"My freedom ends where your safety begins." --how a teacher explained freedom of speech in 7th grade
I’m a big believer in safe spaces. Having to navigate somewhere that isn’t my house takes a lot of effort; I only noticed just how much effort once I left school and stopped having to spend 6 hours a day in a strange-to-me place. But I’ve always felt most comfortable in my house–my bedroom, especially. Maybe that’s why I like stories about people trying to protect their homes from outsiders.
Lately I’ve been thinking a lot about what exactly constitutes a safe space–what safety even is. Because I’ve seen that the safe space can turn into an oppression-sword real fast. Like when a cissexual feminist isn’t “comfortable” around trans* women because they don’t fit her theories:
–Pisaquari, “RadfemPhobia” (hat tips: Lisa and Queen Emily)
My bedroom is an important safe space for me because spending time in it gives me the energy to leave. Since leaving school, I’ve done all kinds of things that I didn’t have the time, energy or ability to do beforehand:
- go for more walks (especially alone)
- help count turtle nests on the beach during mating season
- do my own grocery shopping (my mom drives me to the store, but I find everything I need myself…for the most part).
- volunteer at a small video game store, testing devices and cleaning thumbsticks
- learn about UNIX
- volunteer writing reviews of video games and cult films
- see plays (season tickets, baby!)
- start learning how to write grants for the library
- start learning about disability rights, transgender/transsexual issues and feminism
- work on this blog
- work out at the YMCA
These things aren’t easy, and they certainly aren’t always comfortable. For instance: navigating the playhouse is still new and weird to me, though it gets easier with time. But if my safe space protected me from any and all discomfort, thereby stifling my growth and development as a person, it would be a very harmful space, indeed.
Similarly, I hope this blog is a safe space. I don’t always read other people’s tone of voice well, and understand criticism much better in text than in speech. I chose this format not because it makes me feel good, but because it will allow me to actually listen to and learn from critiques and disagreements.
So when I see calls to give white author Amanda Marcotte a “safe space” from which to respond to criticisms that she failed to cite other people’s work (particularly women of color) in an article she wrote about immigration, I think: “Huh?” When people ask that those raising concerns about the racist comics introducing the chapters in her book to hush up so she doesn’t feel attacked, I’m like, “What, now?”
“Safety” does not mean “freedom from disagreement.” It means the freedom to be, to do, to think and discuss. Which makes some people’s behavior of late all the more disgusting.
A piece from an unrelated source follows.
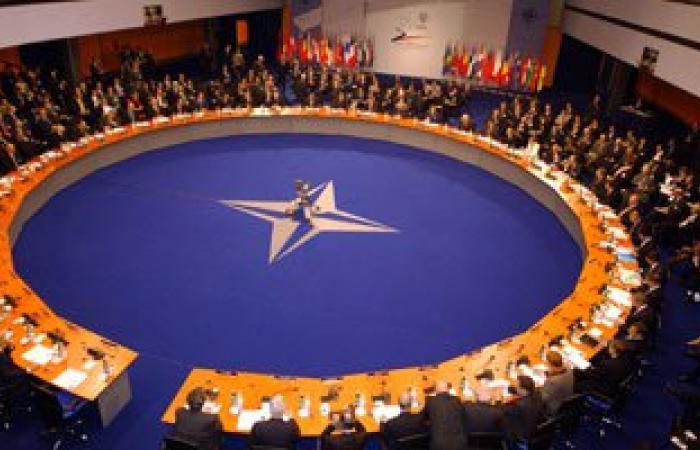 الناتو:اتخذنا قرارا رسميا بالمشاركة فى جهود إدارة ظاهرة الهجرة قبالة ليبيا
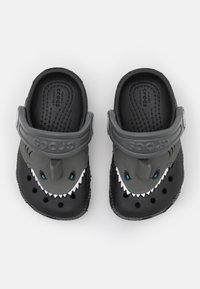 Crocs - CLASSIC I AM SHARK - Klapki - black - 3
I’ve seen white editors of a feminist press barge into a woman of color’s blog and demand that she tell them why she doesn’t like them. (For the story, see Prof. Black Woman’s Why Seal Press if Off the Syllabus).This blogger now feels unsafe in the space she created. (Read her fairwell at Sylvia/M’s Problem Chylde). I’ve seen a woman of color who’s done years of blogging about immigration and other issues make make that work private to protect it from those who’d use it for their own ends. I’ve seen a cissexual woman spew transphobic, racist crap on a trans* woman’s blog–and hide behind a psuedonym to do it. Thanks to Monica Roberts and Phyllis Frye, I have seen a huge organization (the Human Rights Campaign) call the police (the police!) on a small number of non-violent trans* people who were protesting a fundraising dinner.
I guess the people who deserve all the “safe spaces” are those who’ve always been safe.
As a white, cissexual person who’s passed for straight, I’m safe everywhere I go. In fact, as Jessica Hoffman points out in her Open Letter to White Feminists, I am so safe that I can trust the police to help if I’m the victim of a crime, domestic violence or random acts of perviness. Although they may brutalize innocent people of color like Sean Bell (via Holly at Feministe) or 12-year-old Reinaldo Rodriguez, I’ll be safe. And my government will protect my country from all sorts of brown people, whether they’re a Muslim family or a Mexican woman. People may get beaten, raped and killed, but I’ll be safe.
And that’s all that matters, right? Because all people are equal. It’s just that some people are more equal than others.
* Regarding the word “trans *”: I’ve borrowed this from Drakyn, who says: “I prefer to use the asterisk because there are so many possible variations on labels and identities.”